Cada cambio de paradigma tecnológico ha dejado profundas huellas en la cultura. Esta anunciada cuarta revolución industrial, en caso de que tenga la mitad del éxito que se le augura, no va a ser menos.
Veremos. Veremos a los currantes sentarse en su coche autopilotado y montarse sus gafas de realidad virtual. En el tedioso viaje a casa podrán desplazarse a los paraísos artificiales. Qué se yo, vamos a decir un videoclip de Rihanna, o una isla paradisíaca o, hay gente para todo, aquel derbi entre el Barça y el Real Madrid que su equipo ganó por goleada. Las posibilidades son infinitas.
Creo que todo será cada vez más y más irreal o, dejando de lado el núcleo melancólico, que la realidad será real, por fin. Manuel Vilas ha escrito algunos libros como ‘España’ o ‘Aire Nuestro’ en los que se plantea algunos enigmas sobre la disolución de las ficciones, y entre ellas la más extendida: la realidad.

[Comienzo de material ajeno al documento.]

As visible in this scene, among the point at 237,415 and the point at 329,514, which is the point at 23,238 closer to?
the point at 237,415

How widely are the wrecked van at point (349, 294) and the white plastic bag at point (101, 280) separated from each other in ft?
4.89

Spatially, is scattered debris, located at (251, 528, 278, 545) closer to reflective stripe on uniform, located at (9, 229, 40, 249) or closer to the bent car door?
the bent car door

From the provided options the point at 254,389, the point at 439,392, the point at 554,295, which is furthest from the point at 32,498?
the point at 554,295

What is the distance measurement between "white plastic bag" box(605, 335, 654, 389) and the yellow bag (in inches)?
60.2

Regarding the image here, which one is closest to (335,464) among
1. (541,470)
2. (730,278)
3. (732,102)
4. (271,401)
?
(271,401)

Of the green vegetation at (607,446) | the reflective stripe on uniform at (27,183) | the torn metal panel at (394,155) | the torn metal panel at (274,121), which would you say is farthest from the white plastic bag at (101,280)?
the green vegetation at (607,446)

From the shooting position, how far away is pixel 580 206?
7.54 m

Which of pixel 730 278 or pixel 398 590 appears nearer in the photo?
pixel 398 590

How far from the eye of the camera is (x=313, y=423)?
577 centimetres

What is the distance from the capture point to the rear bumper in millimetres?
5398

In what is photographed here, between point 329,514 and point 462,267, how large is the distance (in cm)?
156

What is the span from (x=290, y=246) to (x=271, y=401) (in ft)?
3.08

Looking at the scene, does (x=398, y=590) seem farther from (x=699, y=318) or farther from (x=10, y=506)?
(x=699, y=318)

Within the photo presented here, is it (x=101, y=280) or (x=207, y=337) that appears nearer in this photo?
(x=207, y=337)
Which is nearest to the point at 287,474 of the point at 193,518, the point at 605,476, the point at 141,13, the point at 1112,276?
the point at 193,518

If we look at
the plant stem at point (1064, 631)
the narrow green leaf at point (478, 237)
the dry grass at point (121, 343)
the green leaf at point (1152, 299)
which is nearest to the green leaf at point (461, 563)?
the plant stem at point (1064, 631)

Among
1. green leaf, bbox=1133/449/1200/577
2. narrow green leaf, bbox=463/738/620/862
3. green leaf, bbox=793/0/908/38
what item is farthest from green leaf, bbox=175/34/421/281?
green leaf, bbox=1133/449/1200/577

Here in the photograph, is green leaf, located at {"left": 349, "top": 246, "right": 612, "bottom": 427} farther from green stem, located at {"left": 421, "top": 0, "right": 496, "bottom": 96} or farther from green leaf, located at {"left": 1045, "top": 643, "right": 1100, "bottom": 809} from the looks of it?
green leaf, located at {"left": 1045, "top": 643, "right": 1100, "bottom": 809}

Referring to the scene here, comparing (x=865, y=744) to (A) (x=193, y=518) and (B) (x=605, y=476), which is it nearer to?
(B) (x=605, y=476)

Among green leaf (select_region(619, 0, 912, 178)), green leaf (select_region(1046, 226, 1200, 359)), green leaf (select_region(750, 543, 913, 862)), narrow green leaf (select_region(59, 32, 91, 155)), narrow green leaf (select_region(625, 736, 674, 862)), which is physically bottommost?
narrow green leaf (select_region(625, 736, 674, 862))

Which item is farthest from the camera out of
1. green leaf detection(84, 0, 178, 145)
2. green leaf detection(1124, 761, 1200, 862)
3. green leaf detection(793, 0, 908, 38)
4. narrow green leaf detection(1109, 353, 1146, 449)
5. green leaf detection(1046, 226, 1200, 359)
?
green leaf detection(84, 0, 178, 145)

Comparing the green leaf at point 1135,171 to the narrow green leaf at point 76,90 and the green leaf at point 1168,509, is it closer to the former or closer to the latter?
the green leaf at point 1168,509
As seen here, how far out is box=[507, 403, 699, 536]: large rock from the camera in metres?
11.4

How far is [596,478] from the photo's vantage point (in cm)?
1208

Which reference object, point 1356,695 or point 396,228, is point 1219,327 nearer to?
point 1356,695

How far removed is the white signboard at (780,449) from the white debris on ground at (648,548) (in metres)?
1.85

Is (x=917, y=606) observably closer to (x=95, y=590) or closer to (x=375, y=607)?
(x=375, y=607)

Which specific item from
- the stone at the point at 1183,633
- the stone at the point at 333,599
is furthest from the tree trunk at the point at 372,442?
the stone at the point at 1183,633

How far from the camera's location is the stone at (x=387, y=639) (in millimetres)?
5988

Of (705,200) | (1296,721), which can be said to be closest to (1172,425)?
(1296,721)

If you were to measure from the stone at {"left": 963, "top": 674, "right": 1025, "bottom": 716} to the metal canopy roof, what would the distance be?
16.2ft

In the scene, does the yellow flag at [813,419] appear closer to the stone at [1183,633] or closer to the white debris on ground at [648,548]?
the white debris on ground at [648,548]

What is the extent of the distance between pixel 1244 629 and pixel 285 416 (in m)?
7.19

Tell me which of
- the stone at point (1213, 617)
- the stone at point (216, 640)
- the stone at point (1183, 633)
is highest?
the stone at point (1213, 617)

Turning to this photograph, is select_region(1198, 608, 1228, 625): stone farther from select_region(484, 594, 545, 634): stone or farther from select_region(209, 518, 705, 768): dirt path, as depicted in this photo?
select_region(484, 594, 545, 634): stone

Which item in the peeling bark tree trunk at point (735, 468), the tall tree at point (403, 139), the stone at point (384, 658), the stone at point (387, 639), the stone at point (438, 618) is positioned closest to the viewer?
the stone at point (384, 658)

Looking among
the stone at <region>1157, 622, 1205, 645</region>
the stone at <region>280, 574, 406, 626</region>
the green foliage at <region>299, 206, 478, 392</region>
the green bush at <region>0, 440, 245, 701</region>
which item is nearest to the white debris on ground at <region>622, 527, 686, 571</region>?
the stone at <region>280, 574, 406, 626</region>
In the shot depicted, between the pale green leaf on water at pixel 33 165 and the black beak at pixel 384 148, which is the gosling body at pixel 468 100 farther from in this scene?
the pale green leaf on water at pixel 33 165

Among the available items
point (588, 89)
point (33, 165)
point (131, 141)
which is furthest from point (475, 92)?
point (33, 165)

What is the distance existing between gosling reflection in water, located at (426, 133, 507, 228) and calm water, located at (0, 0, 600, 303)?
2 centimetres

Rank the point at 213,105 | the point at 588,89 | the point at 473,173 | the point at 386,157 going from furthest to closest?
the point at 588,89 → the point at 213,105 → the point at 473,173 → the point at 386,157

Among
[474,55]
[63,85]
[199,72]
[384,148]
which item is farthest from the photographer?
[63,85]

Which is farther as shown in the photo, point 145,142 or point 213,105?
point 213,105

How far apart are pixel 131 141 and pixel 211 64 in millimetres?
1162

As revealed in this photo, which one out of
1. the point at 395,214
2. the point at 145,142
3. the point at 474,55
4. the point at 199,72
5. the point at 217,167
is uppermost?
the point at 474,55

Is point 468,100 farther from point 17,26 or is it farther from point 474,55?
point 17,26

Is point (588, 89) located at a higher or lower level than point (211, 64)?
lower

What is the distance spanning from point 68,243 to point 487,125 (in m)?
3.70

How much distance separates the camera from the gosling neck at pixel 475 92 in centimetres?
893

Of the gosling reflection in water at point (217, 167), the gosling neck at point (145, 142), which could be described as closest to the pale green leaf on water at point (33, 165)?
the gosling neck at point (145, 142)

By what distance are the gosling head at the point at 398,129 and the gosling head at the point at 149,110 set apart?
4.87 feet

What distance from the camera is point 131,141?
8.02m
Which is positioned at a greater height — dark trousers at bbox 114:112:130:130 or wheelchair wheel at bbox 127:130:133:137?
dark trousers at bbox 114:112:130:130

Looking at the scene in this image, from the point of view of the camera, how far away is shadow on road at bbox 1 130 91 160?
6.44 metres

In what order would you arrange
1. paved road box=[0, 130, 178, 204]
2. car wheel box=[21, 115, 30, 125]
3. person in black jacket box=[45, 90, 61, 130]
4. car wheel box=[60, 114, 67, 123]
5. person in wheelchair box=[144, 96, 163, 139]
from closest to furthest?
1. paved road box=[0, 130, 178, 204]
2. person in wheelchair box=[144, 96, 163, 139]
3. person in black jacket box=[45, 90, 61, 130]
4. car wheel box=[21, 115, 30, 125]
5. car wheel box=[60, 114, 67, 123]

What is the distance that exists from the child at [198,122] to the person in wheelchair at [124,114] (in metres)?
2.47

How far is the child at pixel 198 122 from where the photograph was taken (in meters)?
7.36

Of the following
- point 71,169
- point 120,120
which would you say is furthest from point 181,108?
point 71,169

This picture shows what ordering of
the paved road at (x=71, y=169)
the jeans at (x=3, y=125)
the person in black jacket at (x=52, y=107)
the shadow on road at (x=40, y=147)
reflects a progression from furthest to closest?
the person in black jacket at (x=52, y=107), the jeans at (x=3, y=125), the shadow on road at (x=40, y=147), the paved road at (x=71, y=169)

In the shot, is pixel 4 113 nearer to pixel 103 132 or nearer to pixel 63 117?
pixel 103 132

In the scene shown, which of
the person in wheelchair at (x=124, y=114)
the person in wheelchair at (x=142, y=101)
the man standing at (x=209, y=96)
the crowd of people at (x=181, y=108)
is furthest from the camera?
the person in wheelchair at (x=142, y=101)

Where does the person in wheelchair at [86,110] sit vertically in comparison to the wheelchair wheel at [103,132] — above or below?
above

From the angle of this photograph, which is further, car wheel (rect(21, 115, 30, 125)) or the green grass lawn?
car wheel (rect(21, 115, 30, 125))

Veremos cosas raras. Por ponernos en plan humorístico y visto el éxito que últimamente tiene la política en el espacio público, pueden buscarse alternativas en esta tecnología, que solucionarán de golpe un montón de acaloradas discusiones de sobremesa. Cada cual podrá elegir cuál es el Gobierno que a él le parezca mejor y disfrutarlo dentro de su casco de realidad virtual.
Algunos simpatizantes de partidos políticos podrán, en plan perversión, ponerse el casco a escondidas y ver qué pasaría si España fuese gobernada por el partido contrario. No me digan que no tiene que ser interesante estar un domingo repantingado en un cómodo sillón, y enchufarse la realidad virtual para ver una España alternativa, convertida en una república bolivariana, con escasez de suministro en los supermercados y un gulag en Soria.